The little black dress with its curving cut-away back and sparrow-small silhouette looked familiar. Only the diamond necklace seemed slightly out of sync. Could it really be Cartier, not Tiffany, for Audrey Hepburn's most emblematic screen outfit?

 Hubert de Givenchy celebrated his role as president of Christie's France by getting out a few of his old dresses. Just a couple of Audrey's, from ''Breakfast at Tiffany's'' and from ''How to Steal a Million.'' Only as a backdrop, you understand, to add luster to dazzling jewels.

 The display staged by Christie's in Paris last week opened a new chapter in selling links of london jewelry at auction.

 ''Bijoux Signes'' is the title of the sale that will be held in London on June 17 with the emphasis on designer jewels - as in (and on) designer clothes. Couture dresses by Givenchy and fellow couturier Philippe Venet were used in the exhibition and photographed in the catalogue, to give fashionable life to Cartier's chunky emerald clips from the 1930s, an Art Deco tasseled necklace from Chaumet and the emerald-and-diamond flower pin from Van Cleef & Arpels that Givenchy pinned at the rib cage of Audrey's gown.

 ''There is a lot of signed jewelry that is very undervalued,'' said David Warren, discount links of london jewelry director at Christie's. ''Everything with a signature is important, but it is definitely the workmanship that is irreplaceable. These are little works of art.''

 The idea that jewelry gains in importance and resale value because it comes from a venerable house is nothing new. The labeling of it as bijoux signes, signed jewelry, can be seen as just another form of niche selling and marketing by the auction house, alongside personalized or celebrity sales.
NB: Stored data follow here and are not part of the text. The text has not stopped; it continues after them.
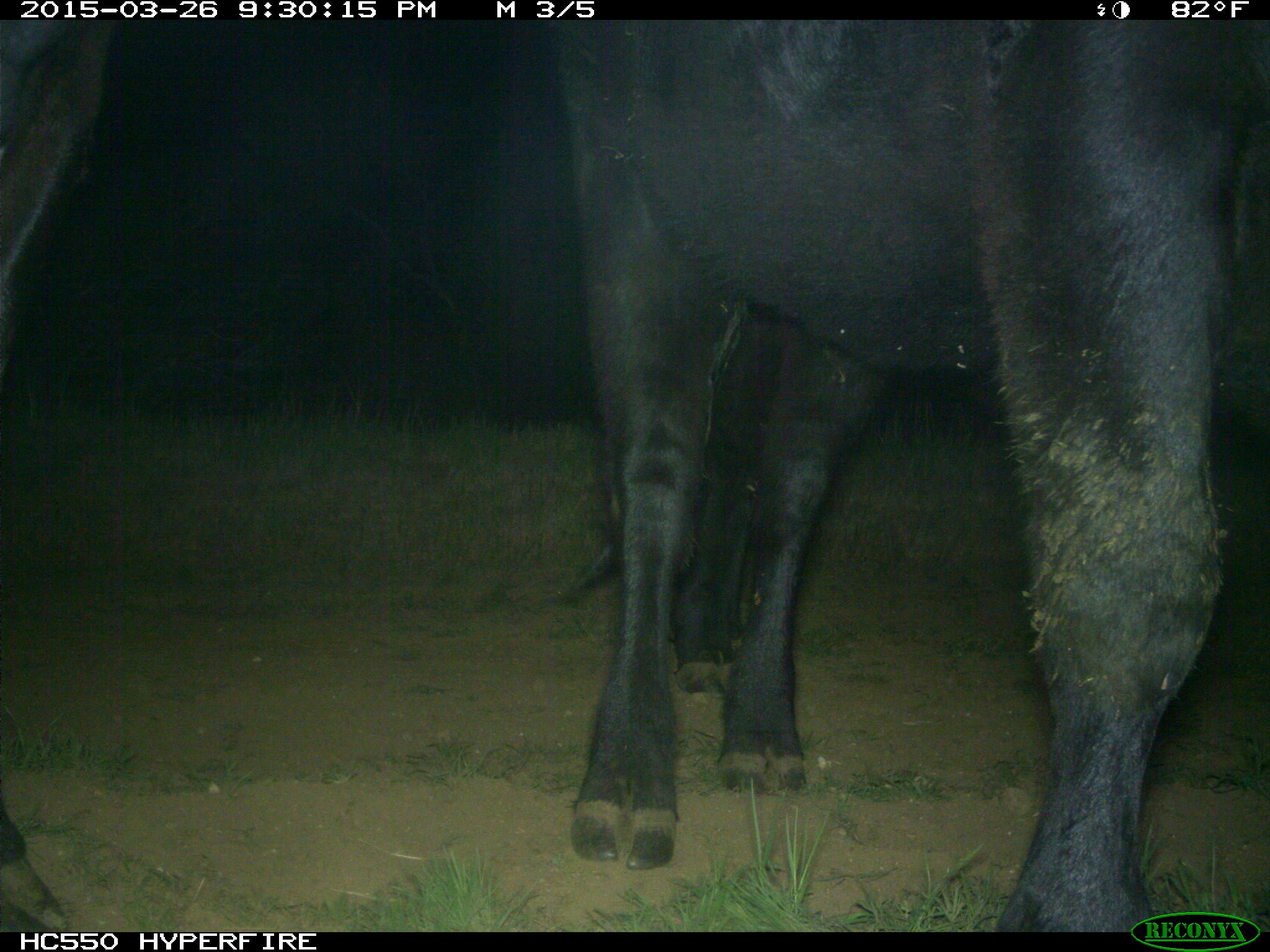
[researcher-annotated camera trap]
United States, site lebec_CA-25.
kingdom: Animalia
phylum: Chordata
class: Mammalia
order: Artiodactyla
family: Bovidae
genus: Bos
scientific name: Bos taurus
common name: domestic cow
 Yet there have been genuinely close links of london bracelets between designer jewels and clothes ever since the rise of both couture and high jewelry houses in the 19th century. As Meredith Etherington-Smith puts it in the sale catalogue: ''As the century went forward, jewelry became the province not just of the royal courts of Europe, but of the newly emergent powerful and wealthy upper and middle classes, and the designer became important as a status symbol.''

 An imaginatively staged jewelry exhibition, which is drawing crowds to the Musee Carnavalet in Paris, makes the same point: that lovely as jewels can be as aesthetic objects in display cases, they are doubly fascinating in their social and historical context.

 ''Chaumet: Deux Siecles de Creation'' (''200 Years of Creation''), until June 28, projects the work of the Place Vendome jeweler vividly into the changing fashion world.
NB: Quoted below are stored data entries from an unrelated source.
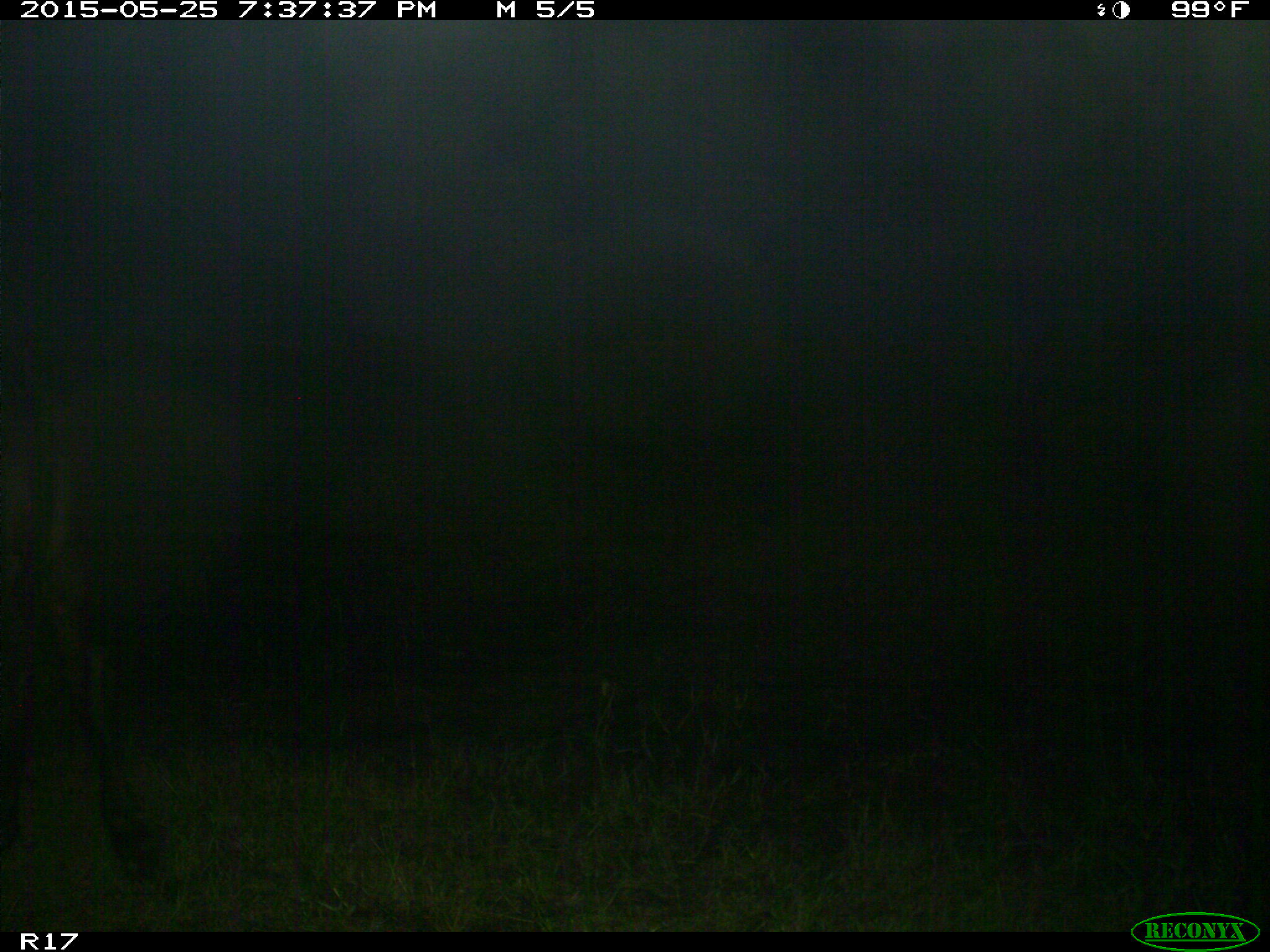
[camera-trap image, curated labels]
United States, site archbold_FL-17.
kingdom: Animalia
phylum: Chordata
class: Mammalia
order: Artiodactyla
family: Bovidae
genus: Bos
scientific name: Bos taurus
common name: domestic cow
Bos taurus (domestic cow).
 The loudest gasps are reserved for the ''tiara arch,'' in which dozens of diadem designs are pinned to a metal mesh structure to show their drama and diversity. In showcases, you get tiaras in close-up, from Joseph Chaumet's delicate diamond foliage and soaring pair of wings, through feathery Indian aigrettes.

 And there, in grainy black-and-white photographs or striking, life-size full-color portraits, are the proud owners of the jewels and objects - Mrs. Edgar Stern, with her voluptuous vermilion lips and matching velvet dress, a diamond crescent in her hair and more sparklers at bosom and fingers; or the Maharaja of Indore, with a salmon-pink turban, a toothbrush mustache and a pair of vast diamond teardrops suspended on his chest.

 Sometimes the jewels and portraits come together in what must have been a detective hunt by the exhibition curators. Two Chaumet lizards with wriggling tails can be admired not just behind glass, but also in the painted corsage of the German princess who owned them. And to celebrate the jeweler's early years in the Napoleonic era, a historic emerald necklace that belonged to Empress Josephine's niece (now in London's Victoria & Albert Museum) has been brought together with her portrait, lent by Prince Rainier of Monaco.

 Other intriguing pairings include the table silver of the Patino family and a painting of a formal Edwardian dinner; and Art Deco jewelry with scenes from the elegant interiors of the Normandie ocean liner.

 There is a lesson here for the famous jewelry houses whose current creations often seem to be designed in a vacuum rather than to reflect modern style - and for fashion designers who think that being modern means leaving off the jewels. High fashion and high jewelry are made to go diamond-ringed- hand-in-glove - and each enhances and reinforces the other.